I know that if $ n \equiv 1 \pmod 4$, then $\left(\frac{-1}{n}\right)=1$, but in this case we are dealing with mod $8$.
If $n \equiv 1 \pmod 8$, then $n=1+8k$. So, $(8k+1-1)/2=4k$. So, we have: $$1,2, \dots, 4k$$ Multiplying each term by $(-1)$: $$-1,-2, \dots, -4k$$ $$8k+1-1, 8k+1-2, \dots , 8k+1-4k$$ $$8k, 8k-1, \dots, 4k+1$$
Each term is greater than $4k$ and there are $4k$ such terms, so Gauss' Lemma says $\left(\frac{-1}{n}\right)=(-1)^{4k}=1$
Is there an easier and/or neater way to do this. I must use Gauss' Lemma to find $\left(\frac{-1}{n}\right), \left(\frac{2}{n}\right), \left(\frac{-2}{n}\right)$ for $n \equiv 1,3,5,7 \pmod 8$.
I'll give you the idea:
$\left(\frac{2}{p}\right) = (-1)^x $ where $ x =\left|\{1 \leq j \leq \frac{p-1}{2} \mid p \geq 2j \pmod p \text{ (the least such positive integer value mod p)} \geq 0\} \right|$ by Gauss' Lemma.

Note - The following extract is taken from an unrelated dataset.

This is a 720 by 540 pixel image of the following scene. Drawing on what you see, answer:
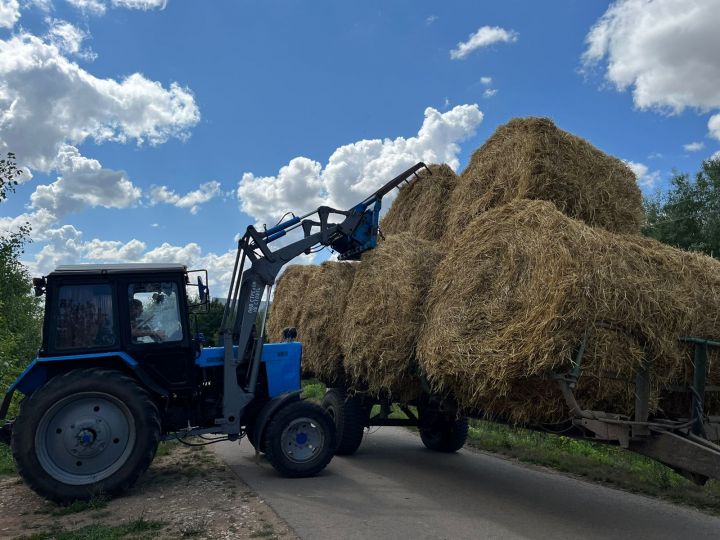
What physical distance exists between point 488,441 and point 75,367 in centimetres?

Use the floor function on $p$, and test cases $p = 8k +1, \dots 8k + 7$ noting that $ x = \frac{p-1}{2} - \lfloor \frac{p}{4} \rfloor$ (Why? Check for yourself, but it's just a bit of algebraic manipulation)
Then for $\left(\frac{-2}{p}\right)$ will follow from multiplicativity of the Legendre symbol.
Your method above is fine for the $-1$ case.